Open aronchick opened 2 years ago
ARGH, i'm stumped. Here's the two compiles working/not working.
Differences between them both - the working one deployed to AWS, and reads 1.8.1 as the KFP version (not sure how this is possible) gcp-not-working.tar.gz
The non-working on deployed to GCP, and doesn't work on release-1.4, release-1.5 or master. [Uploading aws-working.tar.gz…]()
Thoughts?
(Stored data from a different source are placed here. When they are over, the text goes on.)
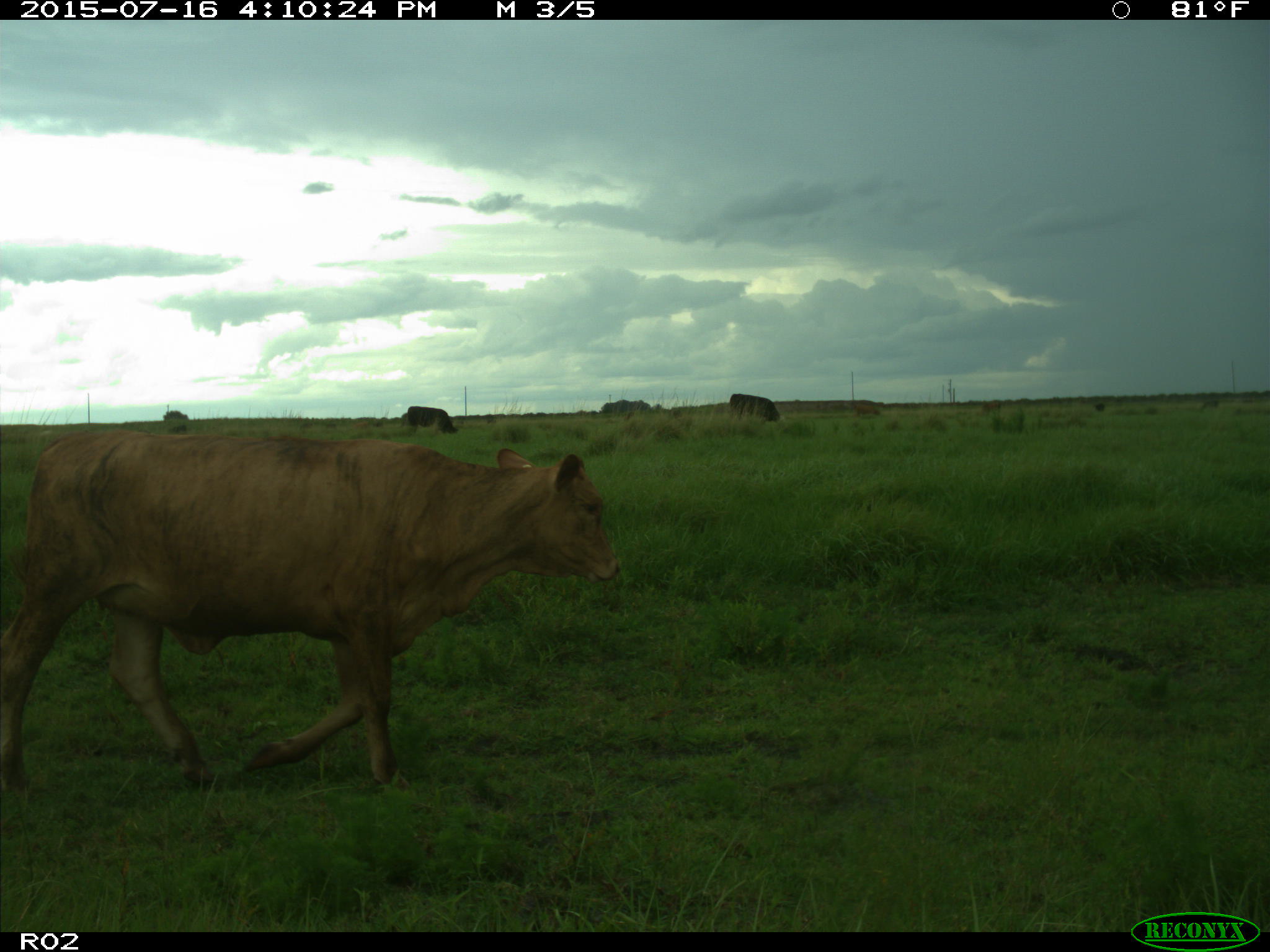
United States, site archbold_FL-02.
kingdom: Animalia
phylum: Chordata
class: Mammalia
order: Artiodactyla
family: Bovidae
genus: Bos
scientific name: Bos taurus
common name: domestic cow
Happy to pair if this helps.
OK, after hacking at this for the day, it LOOKS like the issue was how i set Kubeflow up on GKE.
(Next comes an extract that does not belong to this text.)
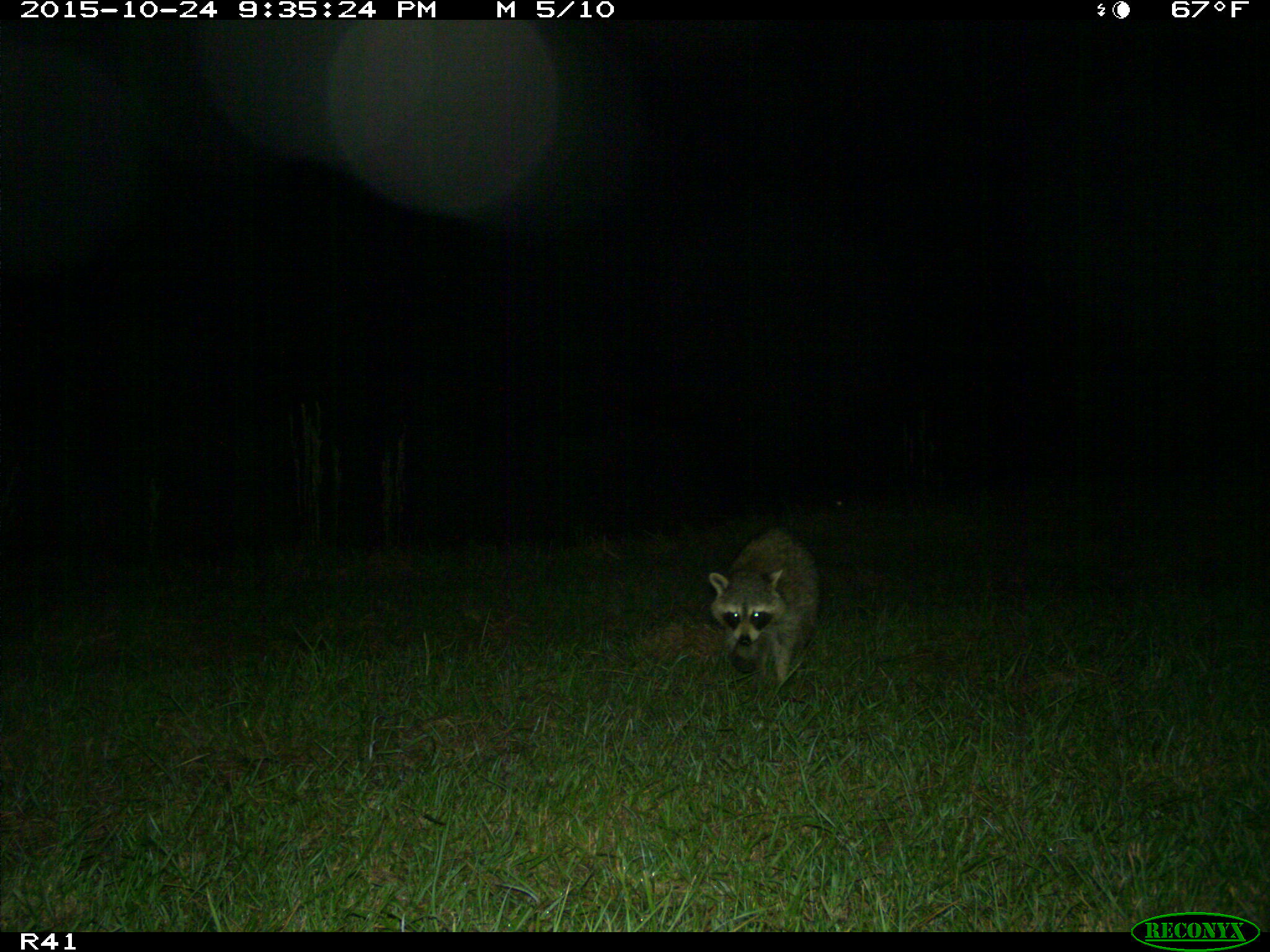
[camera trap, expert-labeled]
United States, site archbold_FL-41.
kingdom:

I was installing from this page - https://www.kubeflow.org/docs/components/pipelines/installation/localcluster-deployment/:
KFP_ENV=platform-agnostic
kubectl apply -k cluster-scoped-resources/
kubectl wait crd/applications.app.k8s.io --for condition=established --timeout=60s
kubectl apply -k "env/${KFP_ENV}/"
kubectl wait pods -l application-crd-id=kubeflow-pipelines -n kubeflow --for condition=Ready --timeout=1800s
But it looks like this page is the correct one - https://www.kubeflow.org/docs/components/pipelines/installation/standalone-deployment/: 1.8.1
export PIPELINE_VERSION=1.8.1
kubectl apply -k "github.com/kubeflow/pipelines/manifests/kustomize/cluster-scoped-resources?ref=$PIPELINE_VERSION"
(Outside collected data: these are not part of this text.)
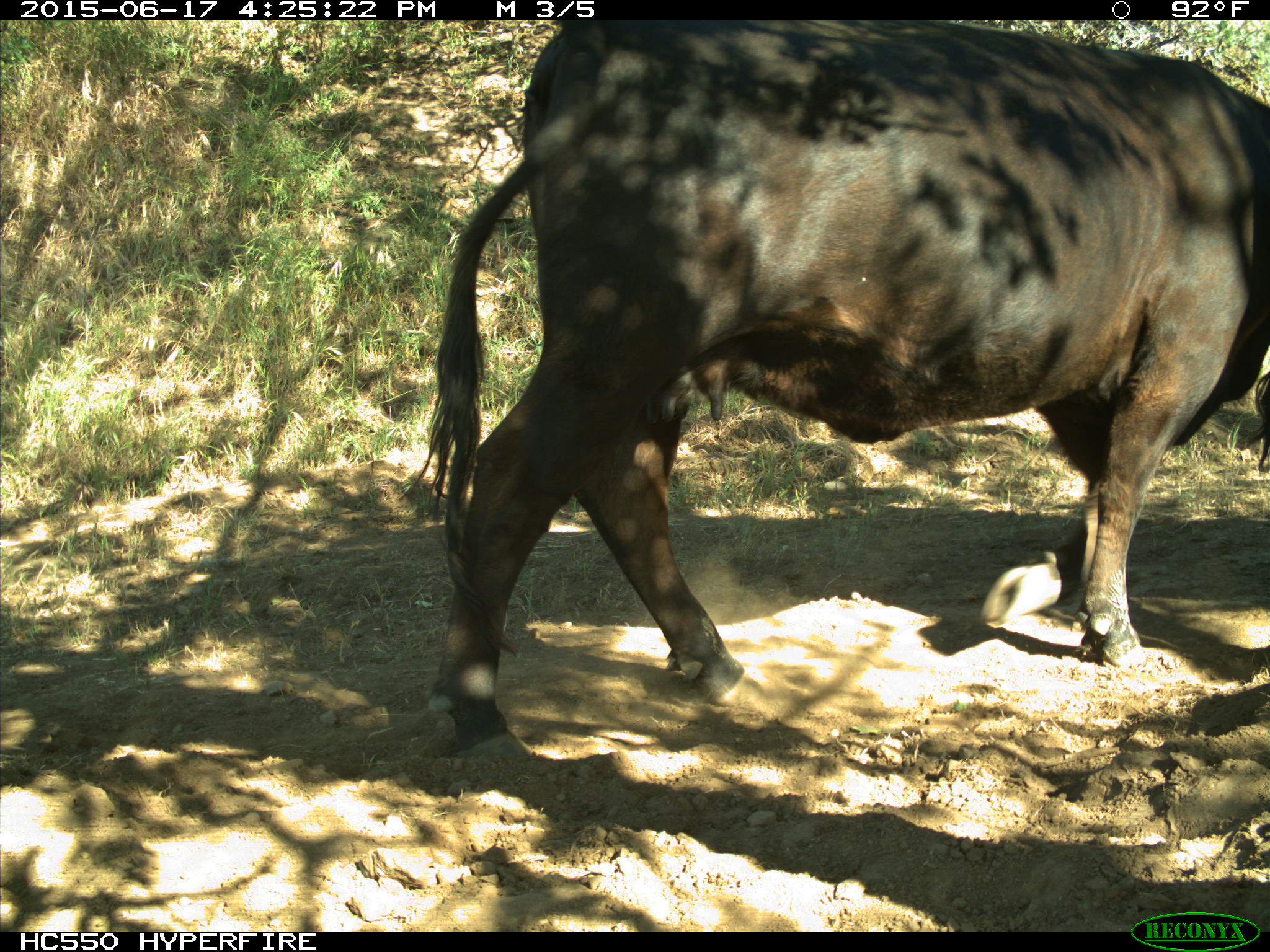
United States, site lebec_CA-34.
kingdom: Animalia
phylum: Chordata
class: Mammalia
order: Artiodactyla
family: Bovidae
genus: Bos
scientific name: Bos taurus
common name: domestic cow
kubectl wait --for condition=established --timeout=60s crd/applications.app.k8s.io
kubectl apply -k "github.com/kubeflow/pipelines/manifests/kustomize/env/dev?ref=$PIPELINE_VERSION"
2.0.0-alpha.2
export PIPELINE_VERSION=2.0.0-alpha.2
kubectl apply -k "github.com/kubeflow/pipelines/manifests/kustomize/cluster-scoped-resources?ref=$PIPELINE_VERSION"
kubectl wait --for condition=established --timeout=60s crd/applications.app.k8s.io
kubectl apply -k "github.com/kubeflow/pipelines/manifests/kustomize/env/dev?ref=$PIPELINE_VERSION"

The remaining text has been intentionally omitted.